• [Required work]:
1 - Answer these questions about the Flan V2 dataset card:
(a) Which repository is this dataset a fork of?
(b) Why is the cs-en WMT translation task missing from this version?
(c) What do the authors of the Flan Collection recommend experimenting with?
2 - Could you reproduce the part of the Flan V2 dataset card starting at "This is a processed" and ending at "a complete version.", word for word?
3 - Write the next part of the Flan V2 dataset card, picking up right after its final sentence.

• [Text shown]:
════════

数据集:

philschmid/flanv2

中文

Fork of SirNeural/flan_v2

just in case it gets deleted.

Dataset Card for Flan V2

Dataset Summary

This is a processed version of the Flan V2 dataset.

I'm not affiliated with the creators, I'm just releasing the files in an easier-to-access format after processing.

The authors of the Flan Collection recommend experimenting with different mixing ratio's of tasks to get optimal results downstream.

This current version I've processed is missing a few datasets compared to the main branch of the flan v2 repo:

  • cs-en WMT translation task requires manual download and I wasn't able to get the credentials
  • q_re_cc dataset preprocessing for the dialog task wasn't working
  • These are minor hits to the total size of the collection (orders of MB compared to GB) but once those are fixed I will upload a complete version.

════════

• [Dataset content]:
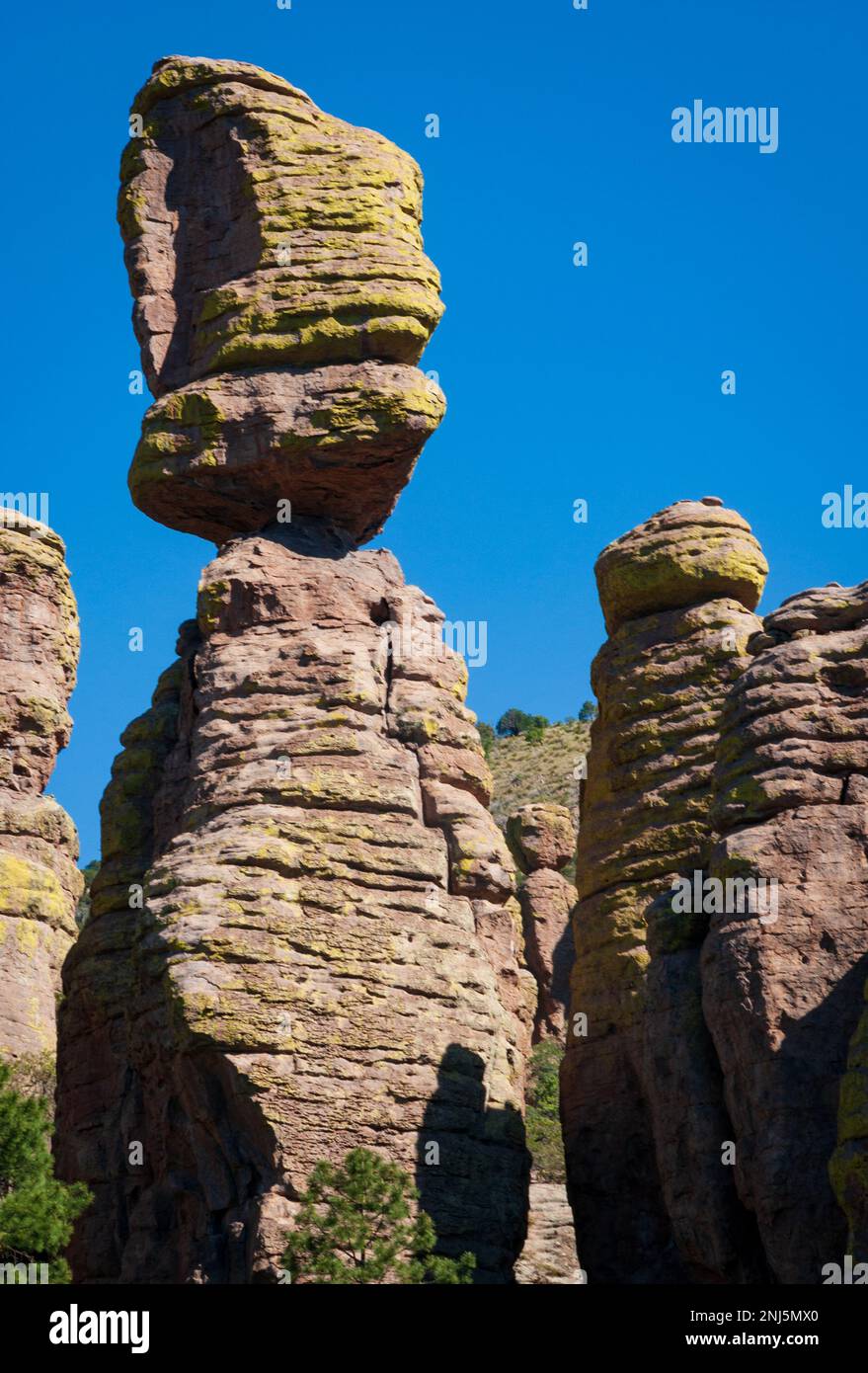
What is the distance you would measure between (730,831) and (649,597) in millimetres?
11637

════════

• [Results for each task]:
1 -
(a) SirNeural/flan_v2
(b) It requires a manual download, and the credentials could not be obtained.
(c) Different mixing ratios of tasks, to get optimal results downstream.

2 -
This is a processed version of the Flan V2 dataset.

I'm not affiliated with the creators, I'm just releasing the files in an easier-to-access format after processing.

The authors of the Flan Collection recommend experimenting with different mixing ratio's of tasks to get optimal results downstream.

This current version I've processed is missing a few datasets compared to the main branch of the flan v2 repo:

  • cs-en WMT translation task requires manual download and I wasn't able to get the credentials
  • q_re_cc dataset preprocessing for the dialog task wasn't working
  • These are minor hits to the total size of the collection (orders of MB compared to GB) but once those are fixed I will upload a complete version.

3 -
Dataset Structure

Data Instances

Flan 2021 (flan), P3 (t0), Super-Natural Instructions (niv2), Chain-of-thought (cot), and Dialog (dialog)

Data Fields

Instruction data comes in a few formats:

  • Few Shot (fs)
  • Zero Shot (zs)
  • Options Provided in context (i.e. multiple choice pick one) (opt)
  • No Options Provided (noopt)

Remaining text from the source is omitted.